• **Excerpt to read**:
--*--

Streaming Audio in Linux
With the recent popularization of multimedia and the ever decreasing cost of hardware, the use of sound by developers in new applications is becoming more appealing each day. Sound can flavor a game, help in the user interface of a word processor, and more, making using a computer more fun and/or more effective.
There are two different forms of sound generation in the common sound boards. The first one is used primarily for music, through a MIDI interface and FM generators. The idea is to synthesize, artificially or by some previous recording samples, the occurrence of different instruments at different times. The second approach is to use digital audio signals, which can represent any sound, from a bird chirp to a human voice—even musical signals.
The human auditory system perceives differences in the pressure of the air that reaches it. When we pluck a guitar string, for example, it starts to vibrate. This movement propagates through the air in waves of compression and decompression, just as we can see waves over a lake's surface when we throw a small rock into it.

Figure 1. Human Auditory System
Figure 1 shows a detailed representation of the human auditory system, which processes and decomposes the incoming sound before sending the information to the brain. There is a lot of literature about processing human speech (see References 1 and 2), however, I'll give just a little of the basics rather than going into too much detail about the bio-medical considerations.
We “understand” fast oscillations of the air as sharp sounds and slow oscillations as bass sounds. When different oscillations are mixed together, we may lose this “musical” connotation. It is hard to classify the sound of a gun or the crash of a glass. Nevertheless, there are some mathematical tools able to decompose an arbitrary sound into a set of simple oscillations (e.g., Fourier Analysis), but these tools are quite beyond the scope of this article (see Reference 3).

--*--

• **Record set**:
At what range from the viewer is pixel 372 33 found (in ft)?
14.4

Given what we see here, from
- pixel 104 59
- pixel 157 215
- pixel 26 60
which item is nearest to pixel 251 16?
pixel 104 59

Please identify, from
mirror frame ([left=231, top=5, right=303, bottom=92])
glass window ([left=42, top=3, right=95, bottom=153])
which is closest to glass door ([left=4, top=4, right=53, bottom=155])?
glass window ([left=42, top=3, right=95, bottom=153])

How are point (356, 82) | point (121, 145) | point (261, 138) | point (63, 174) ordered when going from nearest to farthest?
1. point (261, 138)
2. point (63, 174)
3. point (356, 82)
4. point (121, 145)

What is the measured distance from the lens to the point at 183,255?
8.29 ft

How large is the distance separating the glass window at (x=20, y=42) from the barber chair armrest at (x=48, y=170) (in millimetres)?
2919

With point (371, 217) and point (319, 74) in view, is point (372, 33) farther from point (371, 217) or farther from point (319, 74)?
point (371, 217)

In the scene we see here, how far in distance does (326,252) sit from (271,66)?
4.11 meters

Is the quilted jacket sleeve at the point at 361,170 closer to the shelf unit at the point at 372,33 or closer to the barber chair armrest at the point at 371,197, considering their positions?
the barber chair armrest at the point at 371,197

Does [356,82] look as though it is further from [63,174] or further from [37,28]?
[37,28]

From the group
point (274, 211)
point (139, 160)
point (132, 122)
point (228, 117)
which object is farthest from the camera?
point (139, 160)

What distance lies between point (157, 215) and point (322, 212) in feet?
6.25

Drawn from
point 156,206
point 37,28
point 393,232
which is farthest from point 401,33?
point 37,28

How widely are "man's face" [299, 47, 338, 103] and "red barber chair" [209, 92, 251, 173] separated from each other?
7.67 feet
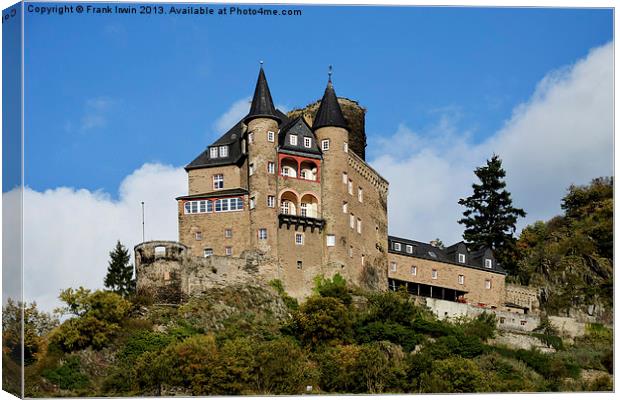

--*--

• **What you need to do**:
• a. Copy out the streaming audio article word for word, everything from "There are two" down to "rock into it.".
• b. Answer each question using the streaming audio article.
(i) What does the first form of sound generation use, primarily for music?
(ii) What does the human auditory system perceive?
(iii) How do we understand fast oscillations of the air?
The listing stands apart from the streaming audio article.

• **Answers by item**:
• a.
There are two different forms of sound generation in the common sound boards. The first one is used primarily for music, through a MIDI interface and FM generators. The idea is to synthesize, artificially or by some previous recording samples, the occurrence of different instruments at different times. The second approach is to use digital audio signals, which can represent any sound, from a bird chirp to a human voice—even musical signals.
The human auditory system perceives differences in the pressure of the air that reaches it. When we pluck a guitar string, for example, it starts to vibrate. This movement propagates through the air in waves of compression and decompression, just as we can see waves over a lake's surface when we throw a small rock into it.

• b.
(i) A MIDI interface and FM generators.
(ii) Differences in the pressure of the air that reaches it.
(iii) As sharp sounds.